Problem
Retype the listing exactly. Leave out the images.

▼

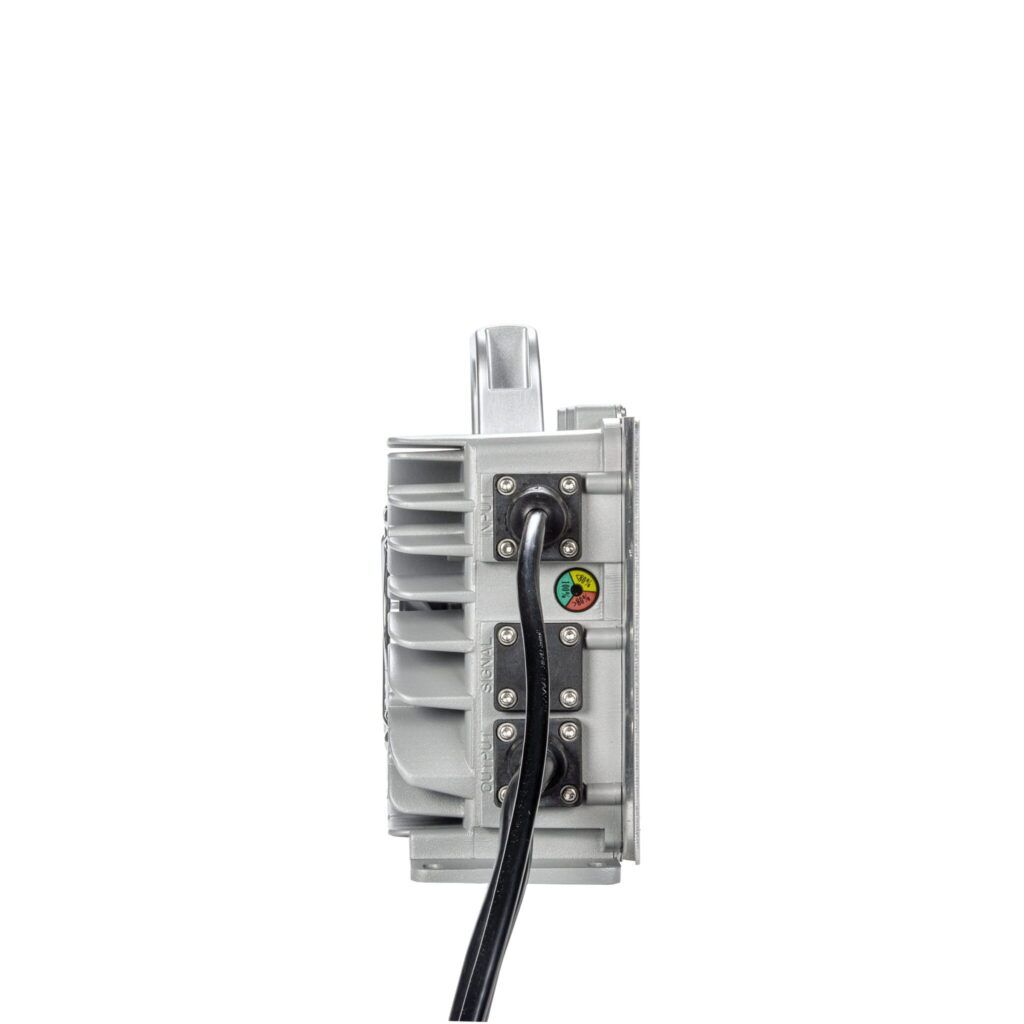 Încărcător 14.6V35A LiFePO4 rezistent la apă (IP65) 4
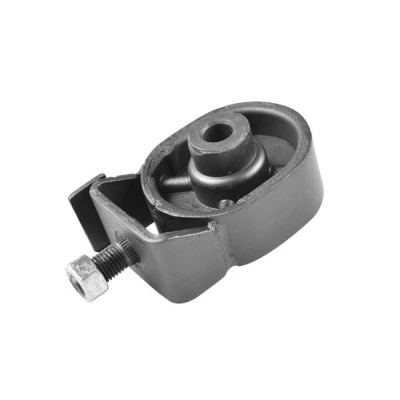 Abbildung von TEDGUM 00443494 Motorlager vorne links MITSUBISHI: L200 III Pickup, PAJERO 2, / Triton IV Pickup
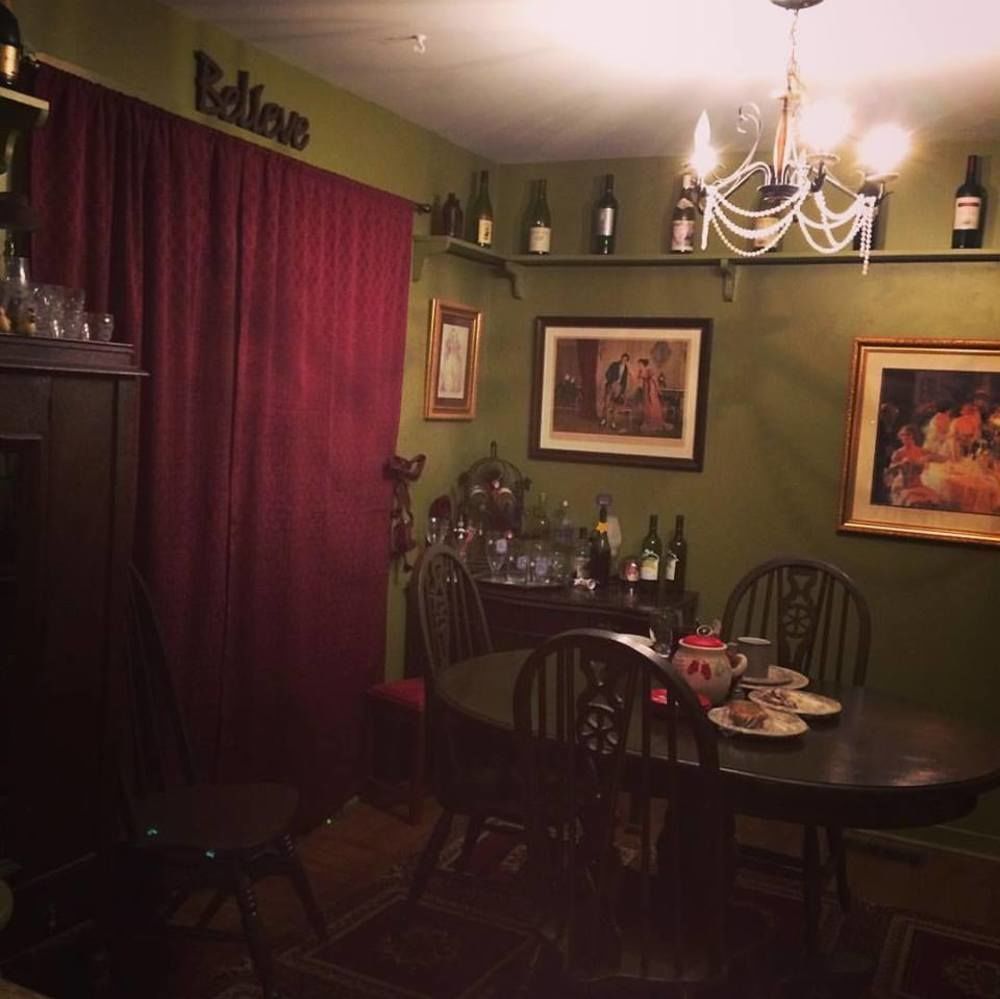 Emily'S Place B&B 克里莫尔 外观 照片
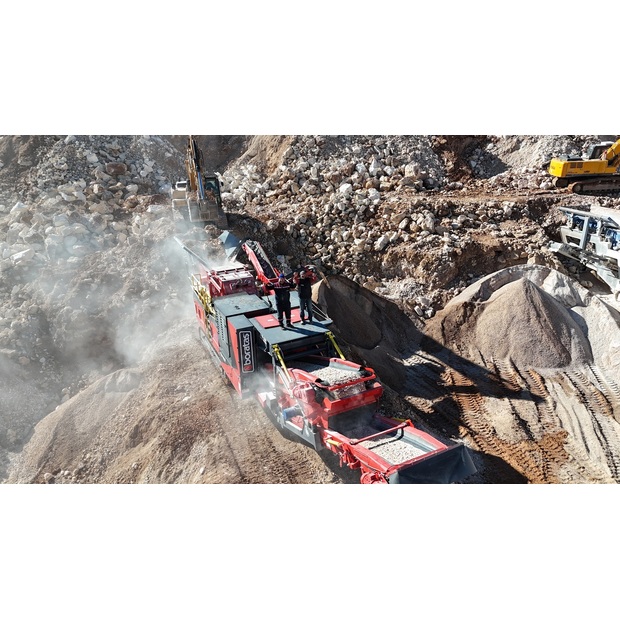 2026 Boratas BPK125-S-45034876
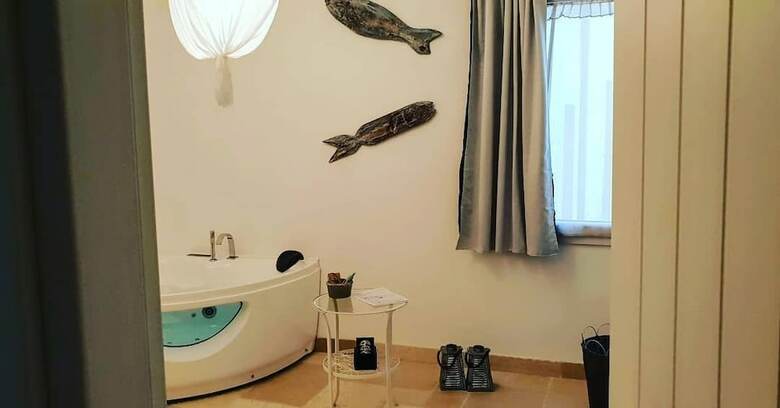 Bed & Breakfast Donna Piera - Dimore Di Charme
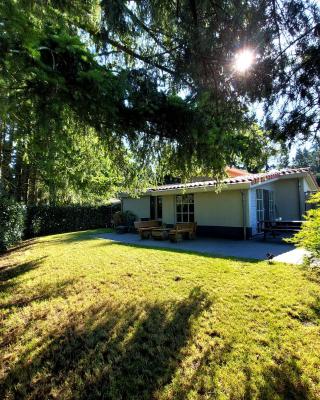 Villa Mar veluwe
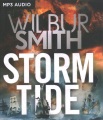 Storm tide [CD BOOK]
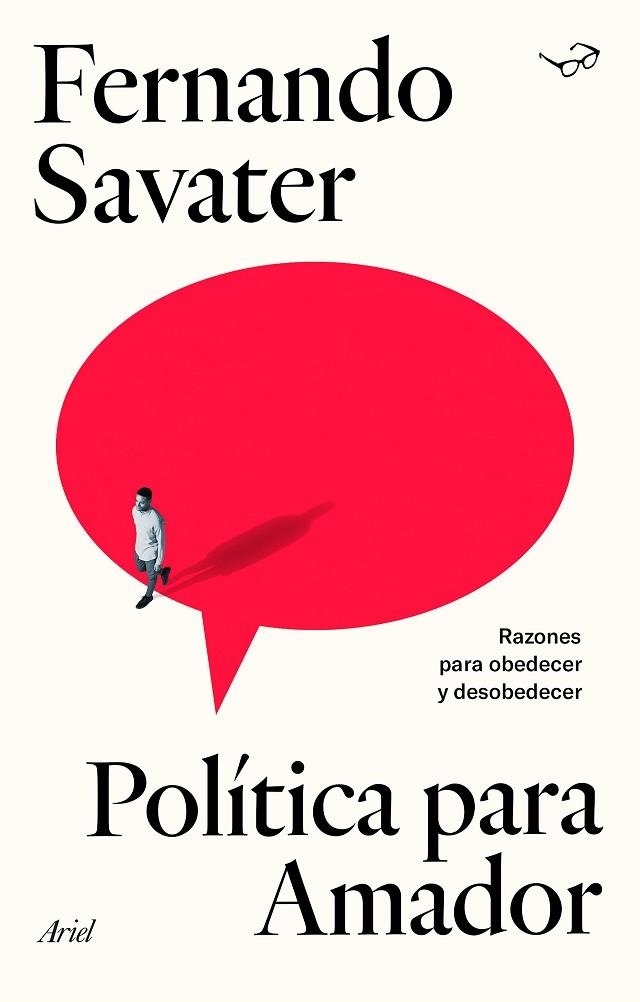 POLÍTICA PARA AMADOR | 9788434433830 | SAVATER, FERNANDO | Llibreria La Gralla | Librería online de Granollers
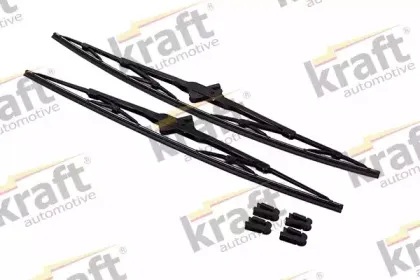 K5148 KRAFT AUTOMOTIVE Щетка стеклоочистителя K5148 KRAFT AUTOMOTIVE Щетка стеклоочистителя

▲

Reply
 Încărcător 14.6V35A LiFePO4 rezistent la apă (IP65) 4
 Abbildung von TEDGUM 00443494 Motorlager vorne links MITSUBISHI: L200 III Pickup, PAJERO 2, / Triton IV Pickup
 Emily'S Place B&B 克里莫尔 外观 照片
 2026 Boratas BPK125-S-45034876
 Bed & Breakfast Donna Piera - Dimore Di Charme
 Villa Mar veluwe
 Storm tide [CD BOOK]
 POLÍTICA PARA AMADOR | 9788434433830 | SAVATER, FERNANDO | Llibreria La Gralla | Librería online de Granollers
 K5148 KRAFT AUTOMOTIVE Щетка стеклоочистителя K5148 KRAFT AUTOMOTIVE Щетка стеклоочистителя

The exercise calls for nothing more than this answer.